- [TASK REQUIREMENTS]
[a] Rewrite the part of the editorial that opens with the words containing "During the tenure" and closes with "a central part.", substituting "forum" for "symposium" wherever it occurs.
[b] Answer these questions from the editorial:
(i) For how many years has the writer served as Editor-in-Chief?
(ii) What tag line accompanied the new cover design?
(iii) Who regularly produces the journal's unique infographics?

— BEGIN ARTICLE —

During the tenure of my predecessor, Larry Dorr, and throughout my 40 years as Editor-in-Chief, the structure of Techniques in Orthopaedics (TIO) has remained constant. It has featured a quarterly topic-focused symposium followed by unsolicited articles. We made several changes in format, but the symposium has continued to be a central part.
In recent years, we have made several changes to strengthen the journal, such as developing an active editorial board with subspecialty associate editors, editorial board members, and reviewers. They have provided excellent, rigorous peer review that has vastly improved the quality of the publication. We have expanded the article types and began accepting more unsolicited papers within the Special Technical Articles, Tips and Pearls, and Novel Research Methods sections. The scope of the journal was expanded, reflected in the new cover design, and tag line “Transitional and Surgical Techniques.” The journal made the transitions successfully from print alone to hybrid-prit and electronic to exclusively digital, increasing accessibility to TIO. Traffic on the website has grown steadily with increasing unique hits, and Ovid usage has blossomed. TIO has also developed a robust social media presence, with posts of key articles by the publisher and unique infographics produced regularly by our social media associate editor and his team.

— END ARTICLE —
— BEGIN STORED ROWS —

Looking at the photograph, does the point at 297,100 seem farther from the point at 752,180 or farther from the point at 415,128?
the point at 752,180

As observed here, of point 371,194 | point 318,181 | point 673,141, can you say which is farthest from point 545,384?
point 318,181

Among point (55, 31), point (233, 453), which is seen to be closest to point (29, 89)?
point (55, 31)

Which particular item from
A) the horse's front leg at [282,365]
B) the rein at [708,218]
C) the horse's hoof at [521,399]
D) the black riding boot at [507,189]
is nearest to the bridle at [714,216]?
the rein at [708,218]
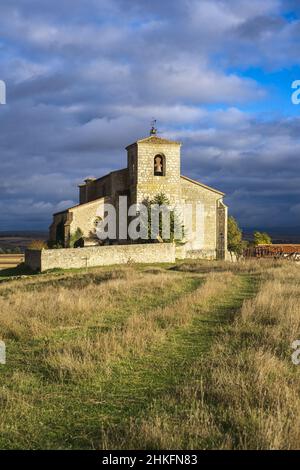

— END STORED ROWS —

- [THE REPLIES]
[a]
During the tenure of my predecessor, Larry Dorr, and throughout my 40 years as Editor-in-Chief, the structure of Techniques in Orthopaedics (TIO) has remained constant. It has featured a quarterly topic-focused forum followed by unsolicited articles. We made several changes in format, but the forum has continued to be a central part.

[b]
(i) 40 years.
(ii) "Transitional and Surgical Techniques."
(iii) The social media associate editor and his team.